▸ PROBLEM: Your result will be the set of lines with "jsdelivr", copied from the material below.

▸ GIVEN ENTRIES:
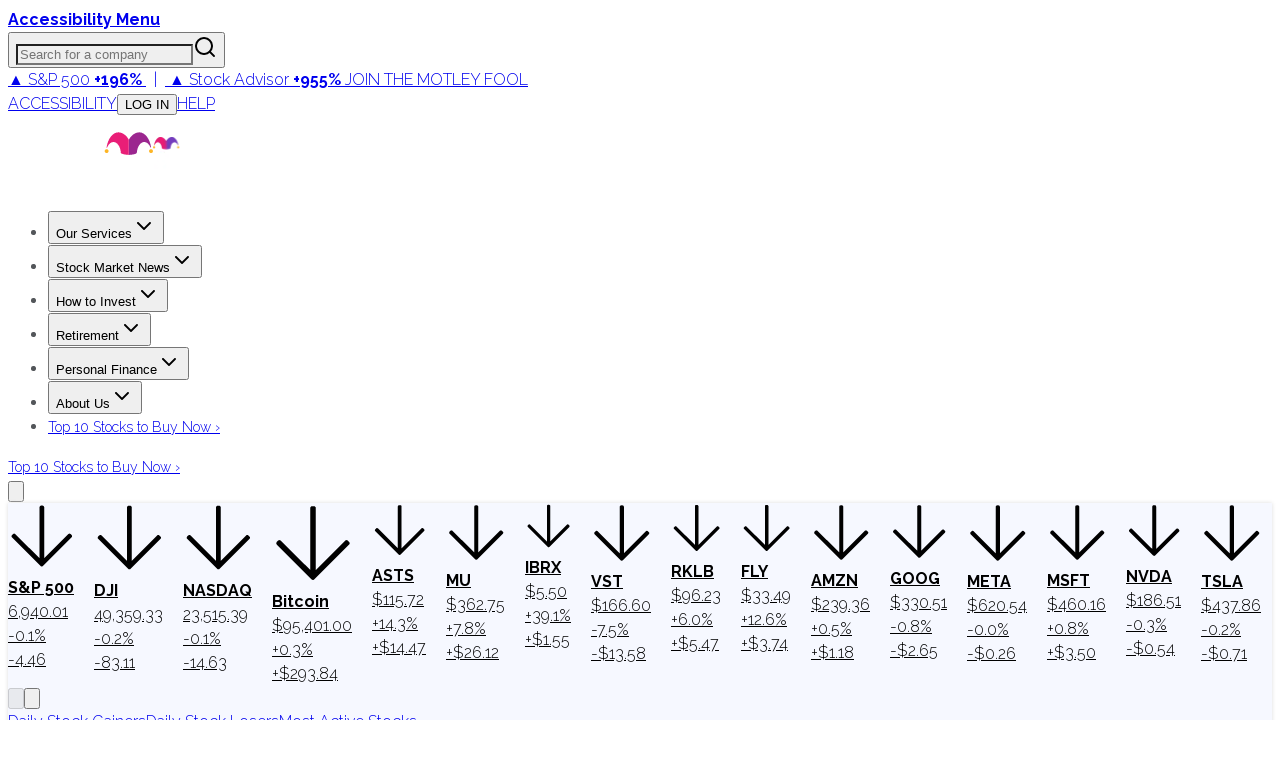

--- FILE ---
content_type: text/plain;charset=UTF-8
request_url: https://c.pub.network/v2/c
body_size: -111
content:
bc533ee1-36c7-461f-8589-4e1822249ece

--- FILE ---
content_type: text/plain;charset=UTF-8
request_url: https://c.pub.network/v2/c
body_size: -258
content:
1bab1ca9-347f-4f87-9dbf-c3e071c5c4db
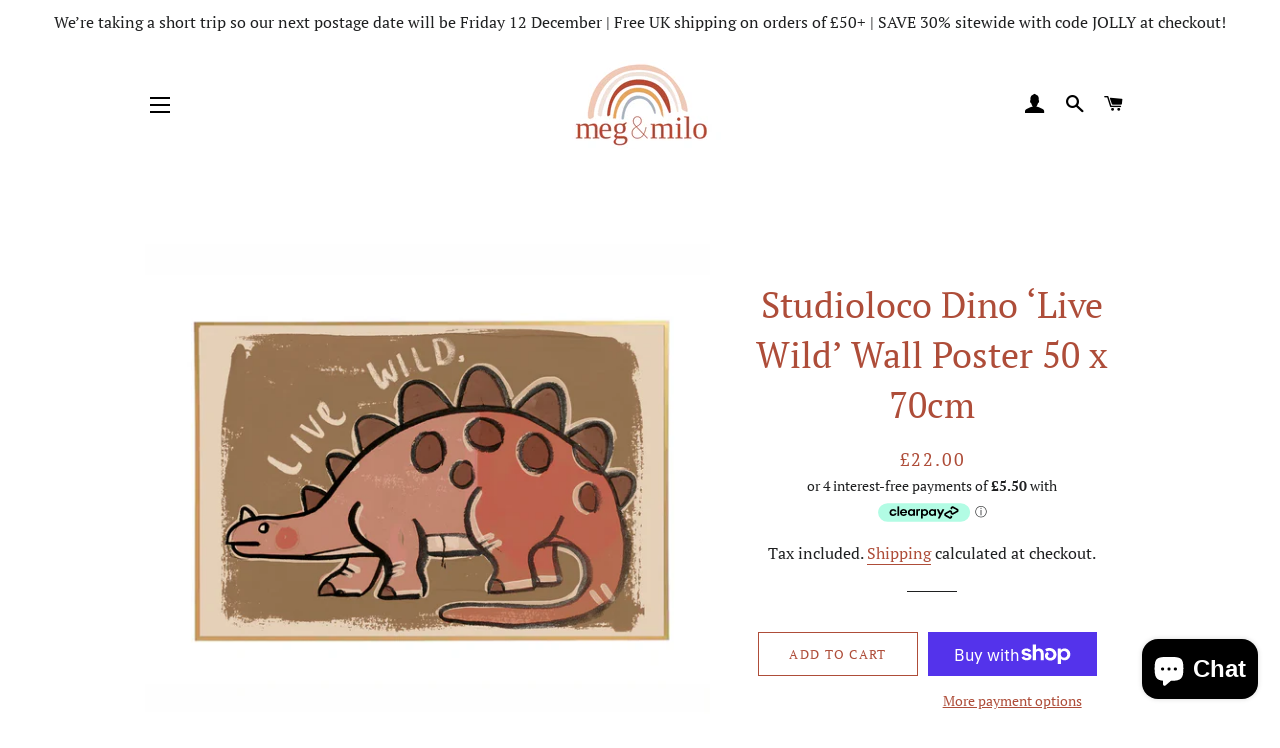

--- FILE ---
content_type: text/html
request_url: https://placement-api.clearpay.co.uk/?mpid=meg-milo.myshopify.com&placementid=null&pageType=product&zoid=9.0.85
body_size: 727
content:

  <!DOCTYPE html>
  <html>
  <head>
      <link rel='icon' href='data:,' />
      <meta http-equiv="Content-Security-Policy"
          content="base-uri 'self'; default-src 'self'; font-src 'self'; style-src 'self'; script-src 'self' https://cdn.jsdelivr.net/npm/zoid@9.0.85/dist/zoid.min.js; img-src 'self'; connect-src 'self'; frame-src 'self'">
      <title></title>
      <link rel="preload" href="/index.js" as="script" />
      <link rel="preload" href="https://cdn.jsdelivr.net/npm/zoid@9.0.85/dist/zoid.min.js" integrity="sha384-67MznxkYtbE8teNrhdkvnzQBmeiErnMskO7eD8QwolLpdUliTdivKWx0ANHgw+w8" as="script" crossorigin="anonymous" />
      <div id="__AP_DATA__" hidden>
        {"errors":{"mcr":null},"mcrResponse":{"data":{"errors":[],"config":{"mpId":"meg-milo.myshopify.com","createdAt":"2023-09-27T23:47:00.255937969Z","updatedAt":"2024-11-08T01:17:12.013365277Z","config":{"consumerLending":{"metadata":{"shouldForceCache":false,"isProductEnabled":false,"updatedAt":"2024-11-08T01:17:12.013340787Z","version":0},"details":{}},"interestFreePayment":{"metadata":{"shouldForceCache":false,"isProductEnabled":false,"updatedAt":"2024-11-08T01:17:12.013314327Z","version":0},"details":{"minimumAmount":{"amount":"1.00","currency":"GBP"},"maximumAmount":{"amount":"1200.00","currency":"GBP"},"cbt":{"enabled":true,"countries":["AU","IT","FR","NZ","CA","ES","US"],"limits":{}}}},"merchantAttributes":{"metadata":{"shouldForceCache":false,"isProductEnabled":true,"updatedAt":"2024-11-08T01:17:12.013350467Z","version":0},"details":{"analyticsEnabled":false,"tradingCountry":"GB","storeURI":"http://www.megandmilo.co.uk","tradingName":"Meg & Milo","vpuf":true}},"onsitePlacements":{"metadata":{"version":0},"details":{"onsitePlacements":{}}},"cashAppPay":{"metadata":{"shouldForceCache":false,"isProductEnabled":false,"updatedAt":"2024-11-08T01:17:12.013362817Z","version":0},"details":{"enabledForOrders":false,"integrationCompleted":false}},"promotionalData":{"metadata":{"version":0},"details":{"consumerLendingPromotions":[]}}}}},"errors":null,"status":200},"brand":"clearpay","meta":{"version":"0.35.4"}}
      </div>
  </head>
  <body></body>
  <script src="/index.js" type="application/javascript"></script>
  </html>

▸ SOLUTION:
          content="base-uri 'self'; default-src 'self'; font-src 'self'; style-src 'self'; script-src 'self' https://cdn.jsdelivr.net/npm/zoid@9.0.85/dist/zoid.min.js; img-src 'self'; connect-src 'self'; frame-src 'self'">
      <link rel="preload" href="https://cdn.jsdelivr.net/npm/zoid@9.0.85/dist/zoid.min.js" integrity="sha384-67MznxkYtbE8teNrhdkvnzQBmeiErnMskO7eD8QwolLpdUliTdivKWx0ANHgw+w8" as="script" crossorigin="anonymous" />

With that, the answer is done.